With the recent tirade of a very confused and disturbed college student in Santa Barbara, I reflected on what I've done to send a message to the world that treating women as an object that can be owned is not okay.
I don't volunteer for women's marches or work with troubled youth to change their perception of women.
What can I do? I looked down at my ring finger and I changed my question: "What have I done?" My boyfriend respected my wishes and proposed to me without an engagement ring. While most of my family and friends felt having an ring-less engagement meant I was letting him off easy, I looked at it in another light. My love, my attention, my companionship does not have a price. I don't want to judge my friends for toting their price tags on their left hands, because as individuals they are not hurting anyone. Collectively, they send a message of how a successful man -- a "real man" -- attracts women. Money.
I don't expect an award for living 16 months as an engaged female without a ring. I survived the glances from wedding dress saleswomen who secretly questioned if I could really afford the dress I was trying on if I was marrying a man who couldn't even "afford" an engagement ring. Part of their quiet questioning was right. I was marrying a man that couldn't afford something. He couldn't afford to live without a happy spouse, and he put my happiness first, even before society's standards.
How else do we say to society, "You cannot put a tag on me"? My favorite question of my recently married life is, "So, what is your new name?" My first responses were to gently explain that I'm not changing my name as I watched the interrogator's face curl in horror and dig for a backhanded compliment like, "You must one of those modern women." I chose not to change my name because my husband fell in love with who I am. I see changing my name as a change of self identity, as well as ownership from one family to another. Don't get me wrong, my family doesn't own me either, but I choose to have a relationship with them. My new response to the name-tag question is to ask why they don't ask my husband what his new name is. Most people laugh in response, but it fills me with hope to see the spark in their eyes that realizes how sexist a question they just asked me.

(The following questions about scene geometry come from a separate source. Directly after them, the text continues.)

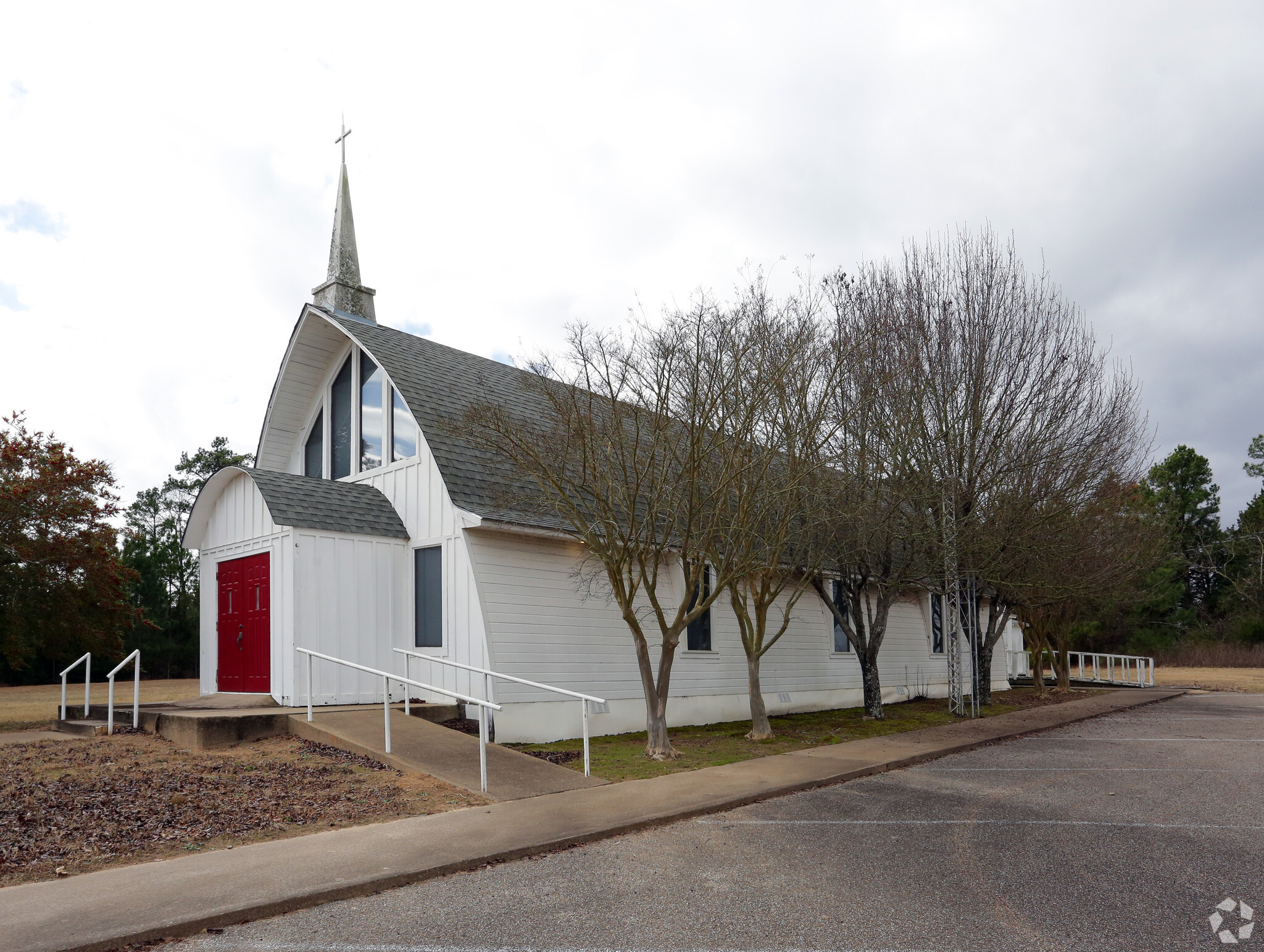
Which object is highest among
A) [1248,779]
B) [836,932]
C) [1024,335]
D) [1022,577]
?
[1024,335]

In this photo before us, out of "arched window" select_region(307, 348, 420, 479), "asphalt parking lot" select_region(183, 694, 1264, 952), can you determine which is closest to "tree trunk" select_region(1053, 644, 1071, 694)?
"asphalt parking lot" select_region(183, 694, 1264, 952)

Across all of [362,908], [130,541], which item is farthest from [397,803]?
[130,541]

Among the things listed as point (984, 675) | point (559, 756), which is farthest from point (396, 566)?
point (984, 675)

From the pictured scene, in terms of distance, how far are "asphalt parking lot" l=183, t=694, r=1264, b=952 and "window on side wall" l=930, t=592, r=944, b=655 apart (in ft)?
51.4

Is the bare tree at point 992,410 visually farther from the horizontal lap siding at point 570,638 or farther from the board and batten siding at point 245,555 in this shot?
the board and batten siding at point 245,555

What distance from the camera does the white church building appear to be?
1341 centimetres

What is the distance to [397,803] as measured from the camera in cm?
880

While violent movies can be detrimental to one's perception of reality, let us question if romantic comedies may be doing a disservice as well. There will always be a beautifully thought out, expensive proposal and engagement rings more rare than moon rocks on Earth. The picture-"perfect" wedding where her dad "gives her away" is another example of a change in possession of women (side note: at my wedding both my parents walked me down the isle as a symbol of our family ties and roots, and my husband also walked with both of his parents down the isle too). Even the commercials where the man "gets the girl" by giving her something sparkly to wear imprints a message that women can be purchased.

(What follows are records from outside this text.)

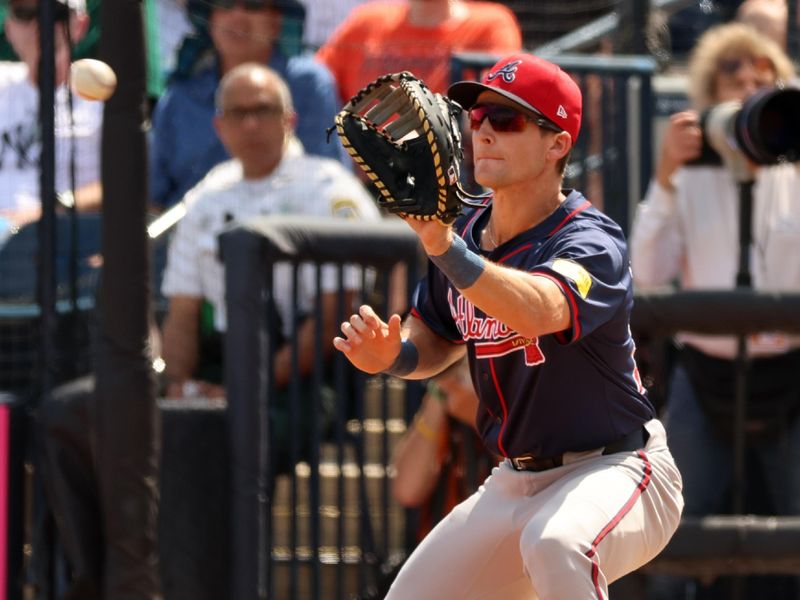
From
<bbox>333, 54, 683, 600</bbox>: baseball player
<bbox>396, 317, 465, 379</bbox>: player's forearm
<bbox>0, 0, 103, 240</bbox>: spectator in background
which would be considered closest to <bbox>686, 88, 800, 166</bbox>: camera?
<bbox>333, 54, 683, 600</bbox>: baseball player

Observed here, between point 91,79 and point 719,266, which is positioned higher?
point 91,79

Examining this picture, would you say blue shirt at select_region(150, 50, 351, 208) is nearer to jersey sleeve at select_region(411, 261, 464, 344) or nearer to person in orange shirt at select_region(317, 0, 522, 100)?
person in orange shirt at select_region(317, 0, 522, 100)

As a society, the message that women can be bought and owned is not okay. This message not only lead to the death of smart collegiate women in a senseless tragedy, but is why one in five American women will be raped in her lifetime.

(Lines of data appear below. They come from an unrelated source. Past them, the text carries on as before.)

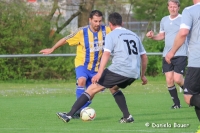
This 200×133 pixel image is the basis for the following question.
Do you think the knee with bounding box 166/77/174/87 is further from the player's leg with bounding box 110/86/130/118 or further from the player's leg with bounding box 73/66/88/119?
the player's leg with bounding box 110/86/130/118

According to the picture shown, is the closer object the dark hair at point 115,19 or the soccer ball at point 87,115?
the dark hair at point 115,19

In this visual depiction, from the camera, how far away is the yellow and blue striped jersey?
39.4ft

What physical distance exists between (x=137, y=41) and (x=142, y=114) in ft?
7.79

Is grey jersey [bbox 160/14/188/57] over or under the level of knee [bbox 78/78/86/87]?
over

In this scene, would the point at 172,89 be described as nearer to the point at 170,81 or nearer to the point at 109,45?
the point at 170,81

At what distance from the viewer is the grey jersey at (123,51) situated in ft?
34.5

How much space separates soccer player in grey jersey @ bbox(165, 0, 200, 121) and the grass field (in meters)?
0.84

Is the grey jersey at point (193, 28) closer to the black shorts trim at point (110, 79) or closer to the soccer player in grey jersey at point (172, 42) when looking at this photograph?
the black shorts trim at point (110, 79)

So I ask you, what can you do to change this message? At every life stage there is a calling. Maybe you are a married house wife who has the giant engagement ring you still wear and your husband's last name. Do I call on you to change your name back? No, that is a ton of paperwork and you are probably comfortable in your new name by now. What I ask of you is to find warmth in your words and expressions when meeting women who are paving the path. I ask you to tell your daughters they are wonderful people who are equal to men and to censor how many jewelry commercials they watch with a kiss at the end. And most importantly, I ask you to empower your sons with the same self-confidence and self-worth that you are empowering your daughters.